Yesterday, while looking at "Bohemian Glass: The Great Glass Masters", an exhibition (running until November 26th) at Le Stanze del Vetro on the island of San Giorgio Maggiore, in Venice, we mentioned Václav Cigler.
In that post we explored his passion for geometries but didn't analyze his jewelry pieces: there is actually a selection of his drawings for jewelry pieces and a small section with some designs in the same exhibition.
Born in Vsetín in 1929, after his initial studies at the glass school in Nový Bor, Cigler moved to the School of Applied Art in Prague, where he became a student of Josef Kaplický from 1951 to 1957. Cigler attributes much of his creative freedom to Josef Kaplický, who encouraged a studio environment where artists could work without constraints.
In the 1960s, Cigler gained recognition for his geometric creations crafted from cut solid optical glass. The meticulous craftsmanship required for Cigler's optical glasswork, involving techniques that could span months, included the use of platinum-coated tanks and diamond tools to achieve the glass's desired hardness, clarity, and forms. This painstaking process contributed to the production of extraordinary pieces.
As seen in yesterday's feature and in the images accompanying that post, light is a pivotal element in Cigler who has a passion for playing with reflections along the glass's edges and within its fissures. Rather than disrupting the unity of a solid block with reflections, Cigler explores the interplay between interior and exterior spaces, a unique possibility afforded by transparent glass.
But this dichotomic fascination with indoor and outdoor settings is also reflected in his minimalist, modern and elegant jewelry pieces (that also appeared in the 2014 exhibition "Unique by Design: Contemporary Jewelry in the Donna Schneier Collection," at the Metropolitan Museum in New York), the result of his fascination with negative spaces.
Jewelry pieces are conventionally employed to adorn the wearer's body that becomes the carrier of the piece, activating it.

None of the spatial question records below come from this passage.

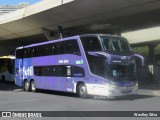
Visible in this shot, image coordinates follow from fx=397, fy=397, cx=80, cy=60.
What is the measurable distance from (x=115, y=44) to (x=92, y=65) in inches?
65.9

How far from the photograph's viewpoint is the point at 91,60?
21.3 meters

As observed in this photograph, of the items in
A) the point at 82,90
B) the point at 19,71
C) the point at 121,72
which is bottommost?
the point at 82,90

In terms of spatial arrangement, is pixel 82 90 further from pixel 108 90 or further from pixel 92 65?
pixel 108 90

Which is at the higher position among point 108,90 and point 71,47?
point 71,47

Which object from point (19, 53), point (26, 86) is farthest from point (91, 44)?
point (19, 53)

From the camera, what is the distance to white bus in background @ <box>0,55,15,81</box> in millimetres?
43031

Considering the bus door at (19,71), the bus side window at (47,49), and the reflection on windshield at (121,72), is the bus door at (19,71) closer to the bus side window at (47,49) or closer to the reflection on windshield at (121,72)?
the bus side window at (47,49)

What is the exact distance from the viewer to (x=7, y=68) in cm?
4372

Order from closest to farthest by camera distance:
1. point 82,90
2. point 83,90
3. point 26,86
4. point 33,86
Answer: point 83,90 → point 82,90 → point 33,86 → point 26,86

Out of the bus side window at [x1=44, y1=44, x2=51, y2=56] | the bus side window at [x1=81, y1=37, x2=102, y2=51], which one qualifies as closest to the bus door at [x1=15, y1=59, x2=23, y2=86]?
the bus side window at [x1=44, y1=44, x2=51, y2=56]

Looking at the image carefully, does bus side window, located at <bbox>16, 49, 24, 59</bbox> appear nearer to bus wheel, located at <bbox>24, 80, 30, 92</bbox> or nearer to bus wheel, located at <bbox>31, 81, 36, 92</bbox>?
bus wheel, located at <bbox>24, 80, 30, 92</bbox>

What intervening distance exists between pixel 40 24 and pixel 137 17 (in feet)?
35.9

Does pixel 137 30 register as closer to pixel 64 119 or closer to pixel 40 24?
pixel 40 24

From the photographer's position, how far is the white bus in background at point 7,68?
43.0m
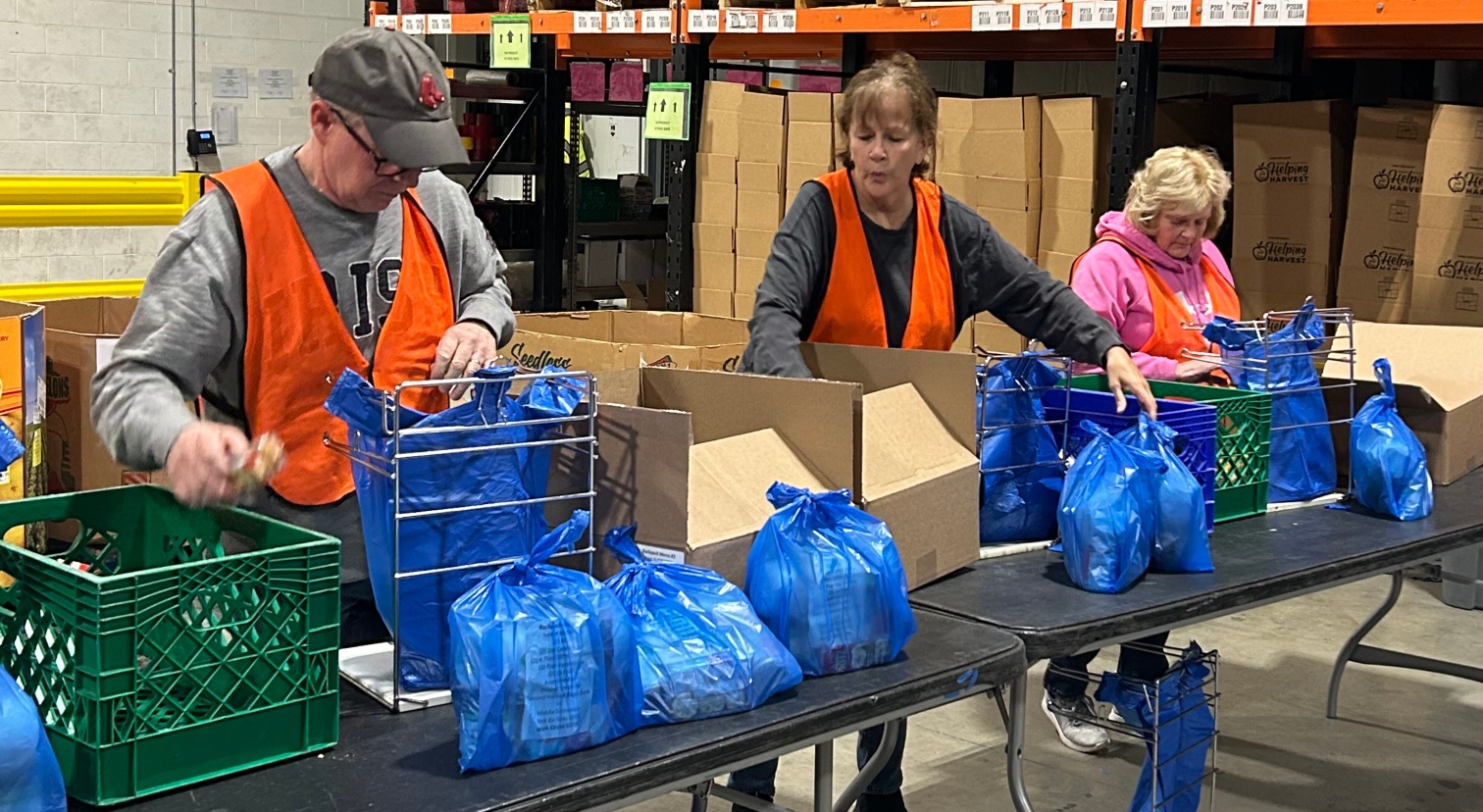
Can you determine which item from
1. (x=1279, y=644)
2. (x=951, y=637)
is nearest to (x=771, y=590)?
(x=951, y=637)

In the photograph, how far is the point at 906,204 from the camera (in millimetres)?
2887

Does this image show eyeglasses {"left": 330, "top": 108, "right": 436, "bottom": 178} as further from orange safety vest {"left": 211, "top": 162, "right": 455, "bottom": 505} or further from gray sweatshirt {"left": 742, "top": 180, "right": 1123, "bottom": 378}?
gray sweatshirt {"left": 742, "top": 180, "right": 1123, "bottom": 378}

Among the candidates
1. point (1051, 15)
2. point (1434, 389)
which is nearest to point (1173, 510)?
point (1434, 389)

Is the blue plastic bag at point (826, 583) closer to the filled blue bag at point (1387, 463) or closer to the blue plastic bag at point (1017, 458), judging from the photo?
the blue plastic bag at point (1017, 458)

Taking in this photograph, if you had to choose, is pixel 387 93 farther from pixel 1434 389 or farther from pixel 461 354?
pixel 1434 389

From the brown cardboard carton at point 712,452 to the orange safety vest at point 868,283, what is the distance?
67 cm

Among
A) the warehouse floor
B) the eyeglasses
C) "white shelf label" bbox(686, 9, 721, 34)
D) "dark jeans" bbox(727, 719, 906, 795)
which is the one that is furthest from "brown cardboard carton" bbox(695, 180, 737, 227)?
the eyeglasses

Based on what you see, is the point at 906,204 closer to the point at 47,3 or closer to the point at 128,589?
the point at 128,589

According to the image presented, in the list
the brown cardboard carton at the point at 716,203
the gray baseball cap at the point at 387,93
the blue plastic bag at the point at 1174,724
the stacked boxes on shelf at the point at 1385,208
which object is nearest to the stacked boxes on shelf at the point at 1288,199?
the stacked boxes on shelf at the point at 1385,208

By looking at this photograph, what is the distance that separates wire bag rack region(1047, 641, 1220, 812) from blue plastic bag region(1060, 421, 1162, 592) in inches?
18.2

In Cigler's artistic practice, visual beauty is harmonized with minimalist design principles, but, instead of merely adorning the wearer, Cigler's jewelry pieces take on a unique role, they establish indeed relationships and interactions with the spaces surrounding the wearer's body.
A quote attributed to Cigler on the Central European Art Database (CEAD), an online archive documenting the visual arts and culture of Central Europe post-World War II, reads: "I make glass without artistic ambitions but as a means of viewing and watching. I create non-technical devices which magnify, shrink, reflect, and decompose the light and colors of the surrounding environment." This statement also applies to his jewelry creations.

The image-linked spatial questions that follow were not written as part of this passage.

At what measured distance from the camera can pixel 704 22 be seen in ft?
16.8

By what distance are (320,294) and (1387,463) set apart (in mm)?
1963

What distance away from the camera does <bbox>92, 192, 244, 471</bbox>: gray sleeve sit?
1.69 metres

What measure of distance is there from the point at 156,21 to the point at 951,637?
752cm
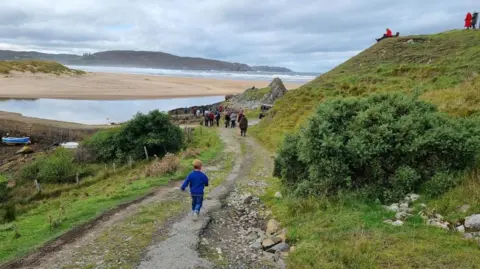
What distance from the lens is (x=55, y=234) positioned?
11.7m

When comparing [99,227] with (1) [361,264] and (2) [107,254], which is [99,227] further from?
(1) [361,264]

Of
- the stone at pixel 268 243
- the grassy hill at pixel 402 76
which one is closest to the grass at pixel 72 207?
the stone at pixel 268 243

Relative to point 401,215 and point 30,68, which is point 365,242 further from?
point 30,68

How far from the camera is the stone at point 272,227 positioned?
10861mm

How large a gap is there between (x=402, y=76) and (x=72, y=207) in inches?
1172

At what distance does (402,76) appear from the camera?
34562 millimetres

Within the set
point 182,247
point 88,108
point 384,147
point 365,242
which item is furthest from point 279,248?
point 88,108

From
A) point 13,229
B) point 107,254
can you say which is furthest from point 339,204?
point 13,229

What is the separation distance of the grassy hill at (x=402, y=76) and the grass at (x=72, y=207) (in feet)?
30.8

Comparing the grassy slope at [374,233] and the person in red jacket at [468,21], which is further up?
the person in red jacket at [468,21]

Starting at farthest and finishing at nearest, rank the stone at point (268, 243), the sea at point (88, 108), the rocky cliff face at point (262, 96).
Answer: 1. the rocky cliff face at point (262, 96)
2. the sea at point (88, 108)
3. the stone at point (268, 243)

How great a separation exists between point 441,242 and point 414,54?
39181 mm

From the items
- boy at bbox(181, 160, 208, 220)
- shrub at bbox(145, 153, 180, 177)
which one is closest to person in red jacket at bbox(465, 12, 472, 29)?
shrub at bbox(145, 153, 180, 177)

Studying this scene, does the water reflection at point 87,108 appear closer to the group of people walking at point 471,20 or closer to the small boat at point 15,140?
the small boat at point 15,140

The drawings on display, dating back to 1965, feature sections of faces accentuated by geometric elements.
As stated earlier on, Cigler often created pieces moving from the negative spaces surrounding the body and, among the other drawings, one shows a headpiece encircling the wearer's head, adorned with a geometric pendant positioned in front of the face. This pendant, somewhat obstructs the wearer's vision while simultaneously serving as a filtering screen for perceiving the world. Moreover, it cleverly acts as a rear-view mirror, ensuring that nothing interesting occurring behind the wearer goes unnoticed.
Reflecting on the unique properties of glass, Cigler once remarked during an exhibition in Tel Aviv, Israel: "Glass is the most imaginative material that man has ever created. The presence of glass in a human space conditions not only the space itself but also the user. Glass is for me a pretext for expressing a different spatial and emotional perception of the world. A perception made unique by the optical means offered by this material, as well as by the new possibilities for using it in space.”
The exhibition at Le Stanze del Vetro, features several necklaces that have a strong connection with Cigler's exploration of spaces: the selection includes kinetic metal jewelry pieces and cut and polished clear optical glass and metal designs. Most pieces on display hail from 1965-67, but there are a couple designed in collaboration with architect Michal Motyčka that were reinterpretations of pieces designed in the '60s and issued in 2017.
What unifies these pieces is their commitment to essential forms, characterized by circles, spheres, cylinders, and square elements. Their aesthetic is reminiscent of the high-tech allure of spacecraft and futuristic vehicles and evokes memories of fashion photoshoots from the early Space Age featuring models clad in designs by Pierre Cardin or André Courrèges.
Cigler once remarked that for him glass was a sort of "magic material", "tangible" yet also "intangible", physical, but also spiritual, as it has mass and yet it defies it; pure like water and transparent like air, for Cigler glass was "a box, an envelope, a tool, a mediator and a memory". This profound perspective finds vivid expression in his jewelry pieces, suspended between the ethereal and the solid, the real and the abstract, inviting viewers to contemplate the interplay of geometric elements, light, and the infinite opportunities of glass.